For his book, Coming to Berlin, Paul Hanford talks to musician and film-maker Mark Reeder about his early years in West Berlin…
A cold night in Schöneberg, 1979. Gaslit streetlamps flicker shadows over over old tenement buildings, some of which have remained dilapidated for over thirty years. Within this drizzly sepia, a lone car is approaching an address. Inside the car is a hitcher, a young man driven by curiosity. Everywhere he’s been so far, people have scratched their head and asked him: “why Berlin?” From Hamburg to Munich, people have wondered why would you want to step foot anywhere near this ugly, walled-in city, where the air is cold and the sky is thick with the smokebelch of coal.
The hitcher is reminded by sophisticates, anarchists and anyone with an opinion from Cologne to Düsseldorf that Berlin is no longer the capital; that, divided in two, Berlin is a discarded ruin left over from a time nobody wants to mention, one hundred kilometres into communist East Germany, while West Berlin is a forgotten outpost way behind enemy lines, reachable on land only via a single, long strip of road ominously nicknamed The Iron Corridor: a place with cold weather and coal skies.
Along that very strip of road, earlier that day, the hitcher recalls how the car radio transmitted indecipherable fragments of voices, not too dissimilar from the experimental tape cut-ups of Musique concrète — but far more likely to be coded transmissions meant for passing covert information. This is the height of the Cold War, after all. Wherever the hitcher travels, music guides his curiosity. Exotic, hard to locate sounds, travel guides in the form of vinyl long players have led him to West Germany, and now leave a trail of sonic breadcrumbs region to region. Otherworldly music: Can in Cologne, Faust and Cluster in Saxony, Neu! in Düsseldorf, Amon Düül and Popol Vuh in Munich.
Music that despite the disparate tools used, from tape experiments and electronically generated sounds to guitars and drums, and regardless of the even more disparate operators of these tools spread across a nation, are somehow connected through a desire to start from scratch and walk into the unfamiliar. And now, this quest has led him to this walled in, broken city that nobody has a good word to say about, and where there is absolutely no — as he gets told and told and told — economic miracle. Hometown friends of his play in the band Joy Division and have heard these sounds too; there are touches of this influence in the music they’re making: namely repetitive motorik beats and a droning expansiveness unusual to drab punk Britain.
Into the gaslamps and drizzle. The car stops, the hitcher, who despite the miles travelled and the vinyl discovered, is still a lanky and unfilled-out youth, steps out and walks up the steps to Winterfeldstrasse 24. Mark Reeder has spent the better part of his time around records, thumbing through the vinyl in Manchester’s Virgin Records so frequently that it only seemed logical, when the vacancy arose, to give the kid a job.

* PROBLEM TO SOLVE: In the excerpt about Mark Reeder's arrival in West Berlin, what nickname is given to the single strip of road that leads to the city? The listing that follows comes from a separate source.

* STORED DATA:
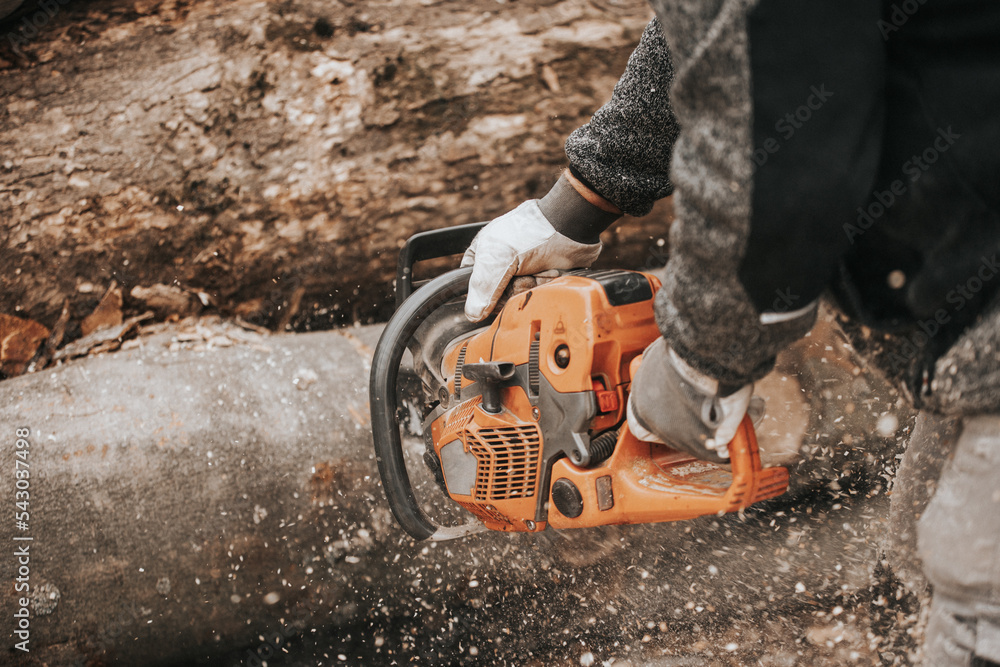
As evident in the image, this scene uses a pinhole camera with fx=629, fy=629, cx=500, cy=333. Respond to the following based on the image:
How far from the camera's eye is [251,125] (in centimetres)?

* RESULT BELOW: The Iron Corridor.